Autobiographical Column: Imperfections

Brett Loftis

            What is the worst thing that one human being can do to another human being?  There are probably a lot of things that can be thought of.  If you think about it long enough, you can come up with your own answer and probably pinpoint a time when you have experienced it in your own life or see it happen. However, what is the worse thing that a child can do to another child?   Bullying.

            Race relations, mental health and suicide rates are all major issues in America today.  In 2019, there were 47,511 suicides in the United States. Could these three issues all stem from one place?  Is there a time in a human’s life in where these terrible issues begin?  Is there a way to stop these issues before they even start?

            My name is Brett Loftis.  I am overall a very happy human being.  I live a great life as a college student at Piedmont College in Demorest, Georgia.  I am very involved in both the mass communications and the athletic communication departments at Piedmont.  I am a follower of Jesus Christ, an avid writer and a huge sports fan.
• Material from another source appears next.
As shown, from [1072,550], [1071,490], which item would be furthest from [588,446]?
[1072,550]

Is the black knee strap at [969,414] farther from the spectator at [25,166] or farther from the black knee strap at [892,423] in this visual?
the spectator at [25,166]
However, there was a time in my life when I was not happy.  There was a time in my life when I did not know if I ever would want to move forward with my own life.  There was a time where I was bullied.

            As a male in today’s America, it is rather difficult to talk about the tough times in our lives.  We feel as if it is better to hide our emotions because it will make us appear sensitive if we discuss our low times in life.  I fall into this category as well.  I usually hide my emotions and not talk about them.  I bottle up times in my past when I was at an all-time low. 

When I was in middle school, I found myself at an all-time low.  I was bullied constantly for my size, my looks or even my school spirit at times.  I tried to surround myself with people who would build me up, but inevitably those same people would tear me down.  I tried to combat the name callings and the physical abuse by telling my teachers and administration, but no one seemed to care. My middle school had motivational speakers who came into our school to talk to us about bullying.  The very students who seemed to terrorize my life would be the very people who would now act as anti-bullying activists around these speakers.  These students never faced any repercussions for their treatment of others, but yet were looked at as “student body heroes.” Finally, after three years of going through living hell on a daily basis, I escaped.

            With the help of my loving parents, I transferred school districts to begin high school.  I found out when I arrived that there were kind people in the world.  Yes, there were still the people who liked to belittle others, but more people who wanted to uplift others.  I found out what I wanted to do in life.  I found friends who would last a lifetime.  Most of all, I found a will to live. 

            Today, I am trying to live life at its fullest.  I try to treat every single person I meet with the utmost respect.  I have now also found ways to combat those who do not treat others with the same amount of kindness.  With the help of Jesus, my parents, Clinton High School and Piedmont College, I have realized that everyone is destined for greatness somewhere in life.  However, just a few mean people can ruin their lives, and they may never get to experience their greatness in life.  Just remember, your life is worth living, greatness is out there and never give up on a life worth living because at the end of the day, every life is a life worth living.